Задание | Масштабируйте всё, начиная со строки, содержащей «Over all the options», и до конца записей включительно. Перепишите каждую из этих строк полностью, причем в ответах умножьте все пиксельные координаты на 1,55 и округлите до целых (половины — в большую сторону), а остальной текст оставьте без изменений.

Исходные данные |
****************************************

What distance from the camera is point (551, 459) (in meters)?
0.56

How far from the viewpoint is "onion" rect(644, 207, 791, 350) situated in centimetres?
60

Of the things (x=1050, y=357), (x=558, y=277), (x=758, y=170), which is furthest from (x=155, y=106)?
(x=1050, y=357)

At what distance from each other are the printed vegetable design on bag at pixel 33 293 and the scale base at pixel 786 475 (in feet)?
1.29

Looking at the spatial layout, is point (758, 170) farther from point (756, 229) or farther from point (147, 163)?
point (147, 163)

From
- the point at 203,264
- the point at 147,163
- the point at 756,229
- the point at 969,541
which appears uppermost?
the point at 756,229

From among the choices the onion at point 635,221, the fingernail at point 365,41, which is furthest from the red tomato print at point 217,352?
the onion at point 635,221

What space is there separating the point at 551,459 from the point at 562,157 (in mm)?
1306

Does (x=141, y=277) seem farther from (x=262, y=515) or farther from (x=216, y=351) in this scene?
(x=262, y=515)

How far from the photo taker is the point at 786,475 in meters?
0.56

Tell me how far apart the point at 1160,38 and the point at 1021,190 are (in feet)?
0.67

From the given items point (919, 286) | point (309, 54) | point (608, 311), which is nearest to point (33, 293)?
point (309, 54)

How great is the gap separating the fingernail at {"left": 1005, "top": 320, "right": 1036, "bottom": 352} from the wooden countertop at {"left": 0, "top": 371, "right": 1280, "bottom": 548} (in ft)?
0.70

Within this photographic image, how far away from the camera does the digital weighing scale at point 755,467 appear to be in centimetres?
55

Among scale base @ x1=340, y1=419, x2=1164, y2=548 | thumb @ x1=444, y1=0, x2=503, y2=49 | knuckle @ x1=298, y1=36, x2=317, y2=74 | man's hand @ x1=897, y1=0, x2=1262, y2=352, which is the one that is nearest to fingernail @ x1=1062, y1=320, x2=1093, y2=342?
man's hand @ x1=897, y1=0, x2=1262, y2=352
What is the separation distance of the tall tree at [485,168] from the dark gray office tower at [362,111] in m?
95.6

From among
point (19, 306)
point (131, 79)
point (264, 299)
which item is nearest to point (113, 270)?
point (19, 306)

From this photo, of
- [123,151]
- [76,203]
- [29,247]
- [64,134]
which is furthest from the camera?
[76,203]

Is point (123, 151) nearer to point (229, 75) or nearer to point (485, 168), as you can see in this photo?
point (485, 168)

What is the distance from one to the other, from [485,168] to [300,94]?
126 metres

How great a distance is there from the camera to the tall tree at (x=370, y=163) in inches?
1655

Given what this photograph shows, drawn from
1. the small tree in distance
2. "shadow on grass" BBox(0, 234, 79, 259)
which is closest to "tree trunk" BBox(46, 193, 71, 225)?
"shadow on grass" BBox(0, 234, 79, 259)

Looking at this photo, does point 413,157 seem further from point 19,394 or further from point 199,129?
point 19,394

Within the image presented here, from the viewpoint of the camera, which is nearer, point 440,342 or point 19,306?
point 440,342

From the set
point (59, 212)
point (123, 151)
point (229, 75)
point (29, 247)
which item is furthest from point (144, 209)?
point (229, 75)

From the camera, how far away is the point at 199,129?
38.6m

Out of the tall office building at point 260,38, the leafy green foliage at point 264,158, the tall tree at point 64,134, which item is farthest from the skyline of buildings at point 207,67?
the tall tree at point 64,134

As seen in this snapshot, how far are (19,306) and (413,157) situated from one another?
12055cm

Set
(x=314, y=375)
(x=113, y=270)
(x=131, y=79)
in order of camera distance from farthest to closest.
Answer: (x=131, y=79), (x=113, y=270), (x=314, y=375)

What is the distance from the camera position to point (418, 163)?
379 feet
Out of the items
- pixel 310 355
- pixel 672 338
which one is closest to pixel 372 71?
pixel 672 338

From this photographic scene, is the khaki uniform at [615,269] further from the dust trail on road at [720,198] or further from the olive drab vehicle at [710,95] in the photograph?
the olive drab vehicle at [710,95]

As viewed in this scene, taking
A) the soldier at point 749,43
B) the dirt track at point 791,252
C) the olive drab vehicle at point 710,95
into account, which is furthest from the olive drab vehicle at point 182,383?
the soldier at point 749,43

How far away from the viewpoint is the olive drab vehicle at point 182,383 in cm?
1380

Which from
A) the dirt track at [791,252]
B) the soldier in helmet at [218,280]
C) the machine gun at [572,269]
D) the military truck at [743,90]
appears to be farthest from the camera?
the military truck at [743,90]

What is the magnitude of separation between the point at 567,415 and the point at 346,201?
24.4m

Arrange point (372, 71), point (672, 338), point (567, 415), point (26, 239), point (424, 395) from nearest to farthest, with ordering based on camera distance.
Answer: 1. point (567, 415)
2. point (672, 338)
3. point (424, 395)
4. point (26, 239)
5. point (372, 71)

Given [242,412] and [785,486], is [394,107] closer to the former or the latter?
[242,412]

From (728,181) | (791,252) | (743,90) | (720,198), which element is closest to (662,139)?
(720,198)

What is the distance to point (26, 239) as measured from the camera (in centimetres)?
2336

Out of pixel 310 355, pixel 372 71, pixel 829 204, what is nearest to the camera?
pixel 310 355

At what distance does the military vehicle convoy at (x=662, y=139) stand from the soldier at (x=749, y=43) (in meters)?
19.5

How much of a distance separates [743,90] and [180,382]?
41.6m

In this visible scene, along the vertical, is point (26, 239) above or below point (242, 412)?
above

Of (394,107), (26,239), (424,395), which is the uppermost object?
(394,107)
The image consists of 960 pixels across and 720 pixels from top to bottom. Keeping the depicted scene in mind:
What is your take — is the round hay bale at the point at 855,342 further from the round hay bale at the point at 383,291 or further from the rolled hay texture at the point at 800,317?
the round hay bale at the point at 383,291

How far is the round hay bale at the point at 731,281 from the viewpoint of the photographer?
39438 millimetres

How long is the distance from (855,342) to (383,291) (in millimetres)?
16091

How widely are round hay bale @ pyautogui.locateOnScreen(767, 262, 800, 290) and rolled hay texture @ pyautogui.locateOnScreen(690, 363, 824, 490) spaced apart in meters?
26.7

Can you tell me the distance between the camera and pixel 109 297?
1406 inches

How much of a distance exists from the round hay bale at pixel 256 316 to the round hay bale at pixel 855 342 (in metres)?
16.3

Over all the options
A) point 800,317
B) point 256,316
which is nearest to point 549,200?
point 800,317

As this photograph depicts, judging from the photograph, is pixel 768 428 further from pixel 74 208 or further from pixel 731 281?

****************************************

Ответ на задание |
Over all the options
A) point 800,317
B) point 256,316
which is nearest to point 549,200?
point 1240,491

As this photograph depicts, judging from the photograph, is pixel 768 428 further from pixel 74 208 or further from pixel 731 281?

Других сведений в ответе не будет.